DIRECTIVE A :: Set down the stretch of the carbon capture article from "CCS can help" through "targets are to be achieved.", copying it word for word.
DIRECTIVE B :: List the energy-related activities that the carbon capture article says stored CO2 is kept well below.
DIRECTIVE C :: Extend the carbon capture article with a few more sentences that pick up after its last one.
Start of DOCUMENT PASSAGE
Research
Carbon capture and sequestration: Roadblocks and opportunities in the US market
Carbon capture technology in the US has been utilized for decades, but commercialization will hinge on federal and state-level incentives as well as the industry’s ability to demonstrate cost reductions and operational success regarding carbon capture percentages and project uptime.

Summary
Carbon capture and sequestration (CCS) refers to the capture of carbon dioxide emissions at their source and the subsequent transport and geological sequestration of those emissions into storage wells deep underground. The CO2 is generally sequestered at least 3,000 feet or so below the surface, at depths well below the water table or other energy-related activities like mining, oil and gas production, or geothermal energy production. Storage is intended to be permanent. Thus, long-term monitoring is critical and is an inextricable part of the related permitting for such wells. In this paper, we focus specifically on the carbon management market that exists within the CCS ecosystem.
CCS can help decarbonize a wide variety of activities, including in hard-to-decarbonize sectors. Indeed, the Intergovernmental Panel on Climate Change considers its use essential, writing: “The deployment of [CCS] to counterbalance hard-to-abate residual emissions is unavoidable if net zero CO2 or [greenhouse gas] emissions are to be achieved.” The International Energy Agency (IEA) sees carbon capture as necessary to achieving net zero emissions by 2050, calculating that roughly 1,000m metric tons of carbon dioxide capture capacity is necessary by 2030 to achieve that goal. By comparison, global operating capacity today is ~50m metric tons per annum, of which the US represents some 22m metric tons, underscoring the large gap in capacity if those targets are to be achieved.
End of DOCUMENT PASSAGE
Start of EXTRACTED RECORDS
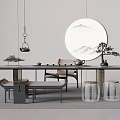 Tea table and chair combination 3d model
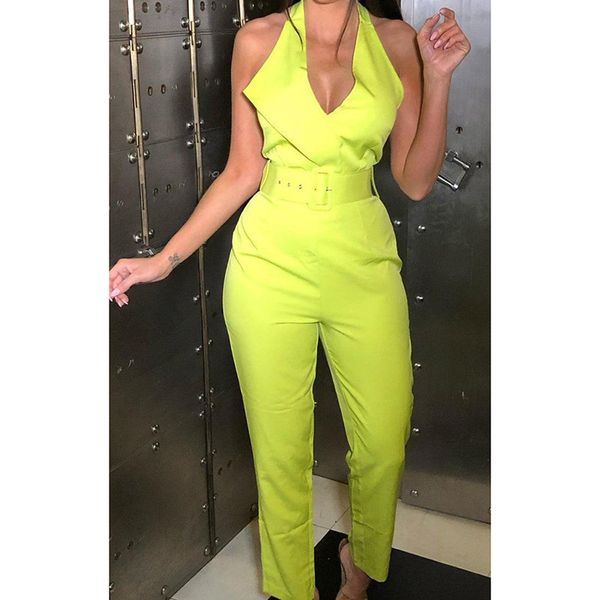 pants trousers t116 women's fluorescent jumpsuit lapel sleeveless high waist leaky back with belt, Black;white
pants trousers t116 women's fluorescent jumpsuit lapel sleeveless high waist leaky back with belt, Black;white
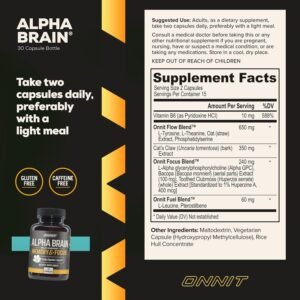 ONNIT Alpha Brain Premium Nootropic Brain Supplement, 30 Count, for Men & Women - Caffeine-Free Focus Capsules for Concentration, Brain Booster & Memory Support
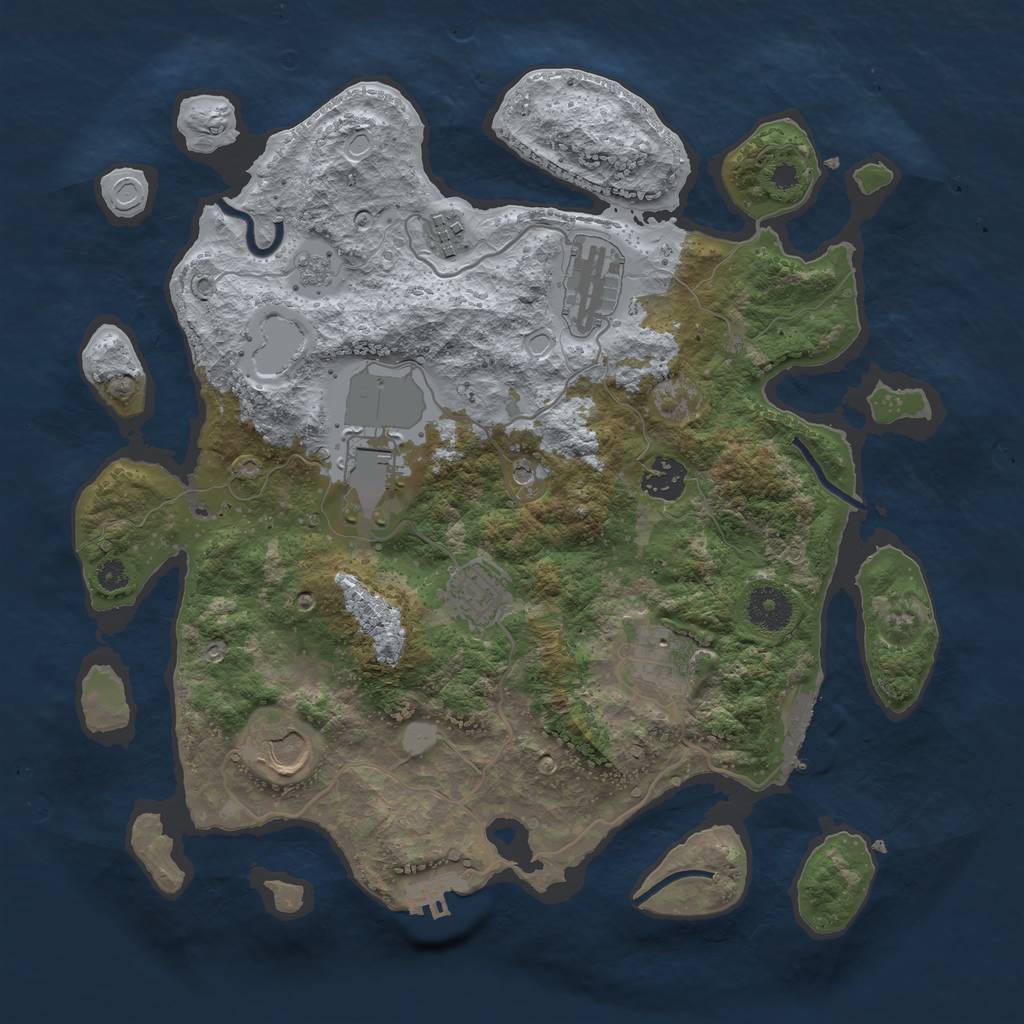 Rust Map: Procedural Map, Size: 3500, Seed: 1343659246, 16 Monuments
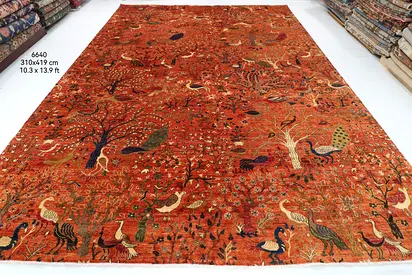 310 x 419 cm | Birds Orange Design Hand Knotted Wool Afghan Carpet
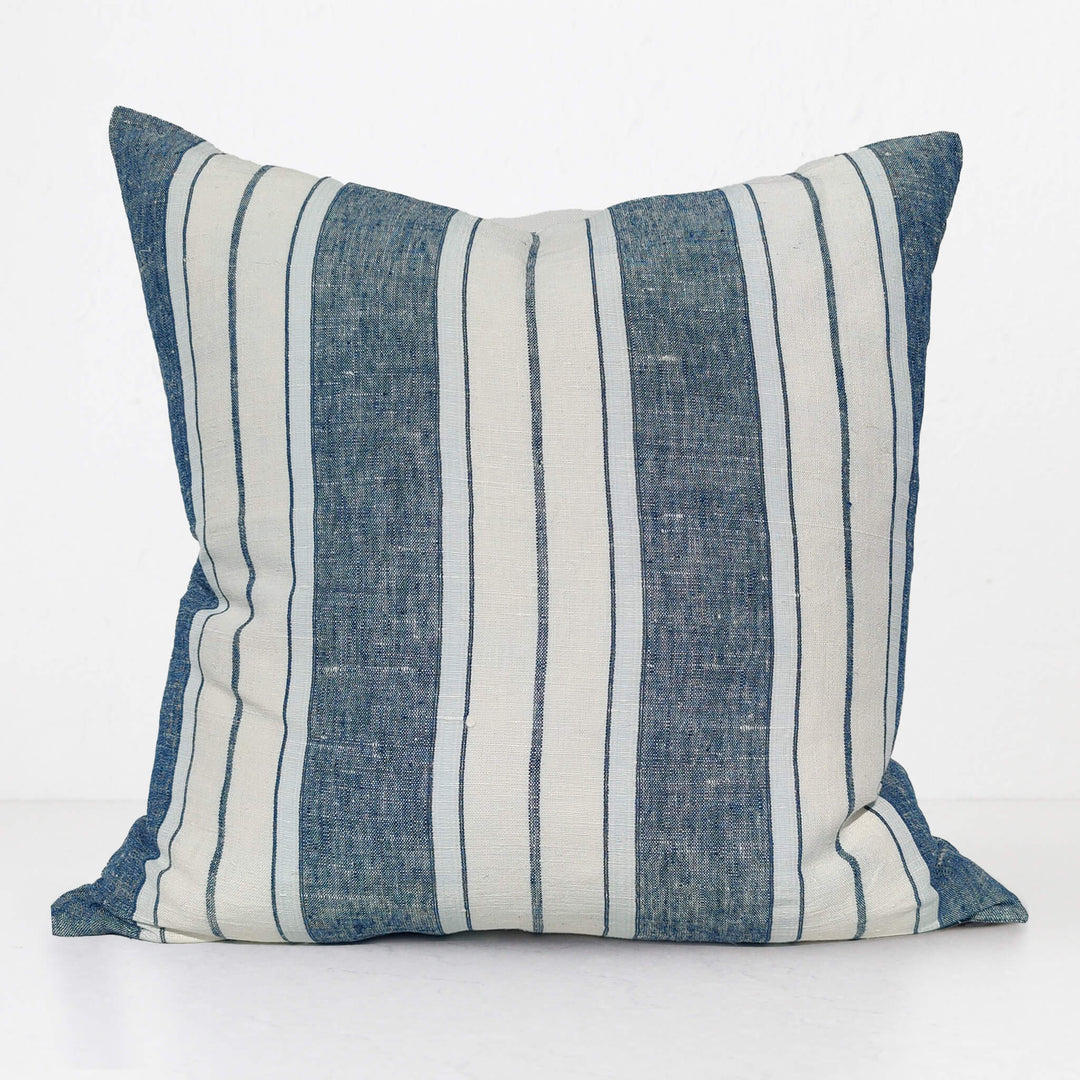 AEGEAN SEA FRENCH LINEN WOVEN CUSHION  |  55 x 55  |  STRIPE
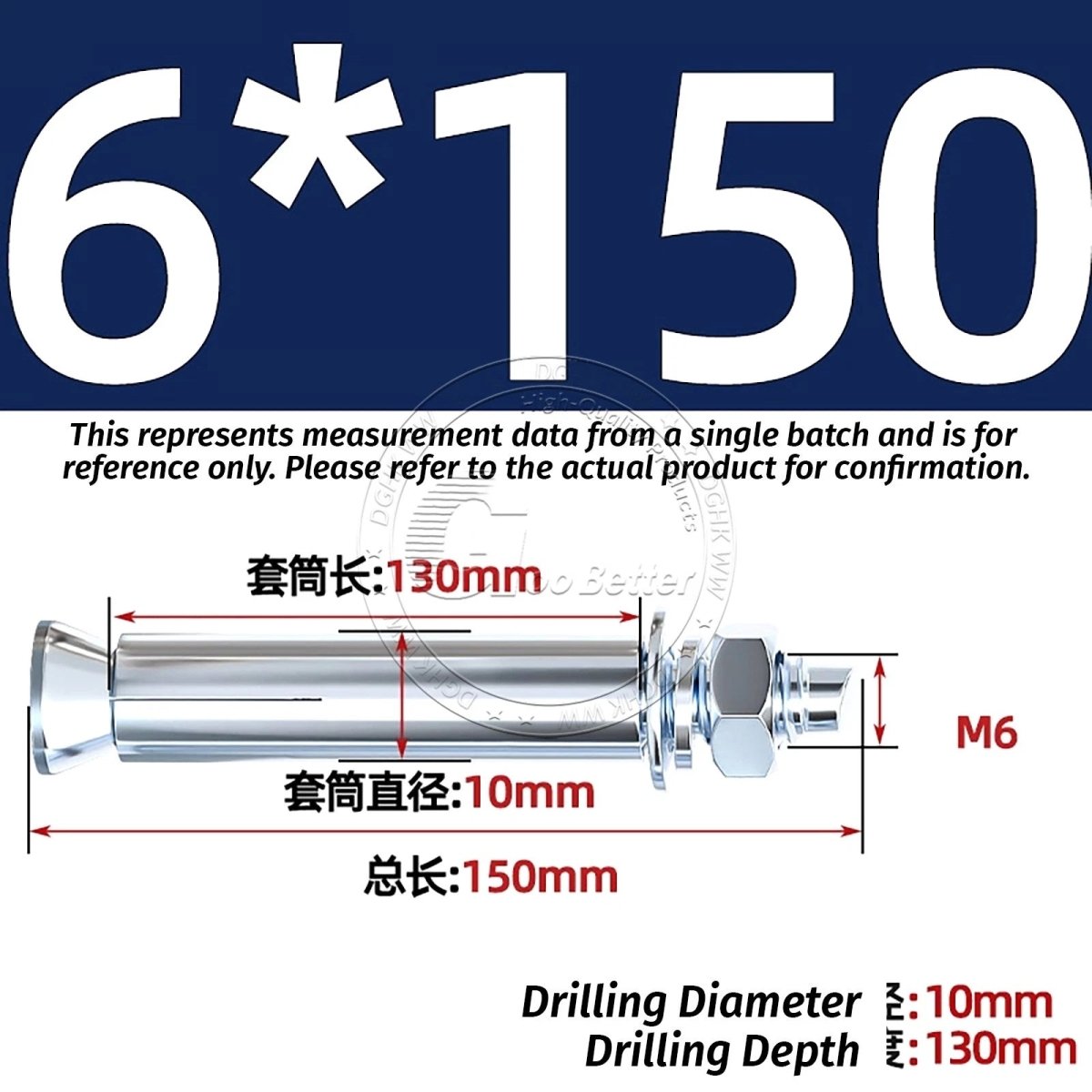 Concrete Expansion Anchor Bolts M6–M20, Extra Long Masonry Wall Screws – Iron Blue White Zinc / Iron - colour Zinc - HomeDIYer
End of EXTRACTED RECORDS
EXERCISE OUTPUT A ::
CCS can help decarbonize a wide variety of activities, including in hard-to-decarbonize sectors. Indeed, the Intergovernmental Panel on Climate Change considers its use essential, writing: “The deployment of [CCS] to counterbalance hard-to-abate residual emissions is unavoidable if net zero CO2 or [greenhouse gas] emissions are to be achieved.” The International Energy Agency (IEA) sees carbon capture as necessary to achieving net zero emissions by 2050, calculating that roughly 1,000m metric tons of carbon dioxide capture capacity is necessary by 2030 to achieve that goal. By comparison, global operating capacity today is ~50m metric tons per annum, of which the US represents some 22m metric tons, underscoring the large gap in capacity if those targets are to be achieved.

EXERCISE OUTPUT B ::
- Mining
- Oil and gas production
- Geothermal energy production

EXERCISE OUTPUT C ::
CCS is poised for a period of potentially tremendous growth in the US. The Inflation Reduction Act (IRA) and the Infrastructure Investment and Jobs Act (IIJA), passed in 2022 and 2021, respectively, contain various incentives aimed at supporting carbon management technologies, and CCS specifically. These incentives are not only tax credits. They also include funding opportunities for building out pipelines, supporting demonstration programs across decarbonizing industry, and developing clean hydrogen projects, among others. There are also other policy measures that directly or indirectly support CCS, including state-level clean fuels programs, which encourage production of low carbon intensity (CI) fuels.
Since the introduction of these pieces of legislation, more than 120 carbon capture projects have been announced. Ultimately, not all announcements will translate into final investment decisions. Some projects will have competitive advantages based on their infrastructure needs, partnership structure, location, and other factors.
Commercialization is key to wider CCS development
Carbon capture is not a new technology. It has been commercialized in the United States for some five decades, primarily to support enhanced oil recovery and integrated syngas capture at ammonia plants for urea production.[1] Because of that historical use, the US has the world’s highest carbon capture capacity at some 22m metric tons per annum across 15 facilities and some 5,200 miles of carbon dioxide pipe, the largest network in the world. The U.S. Geological Survey estimates that there is 3,000 metric gigatons of subsurface CO2 storage capacity that is technically accessible onshore and in state waters.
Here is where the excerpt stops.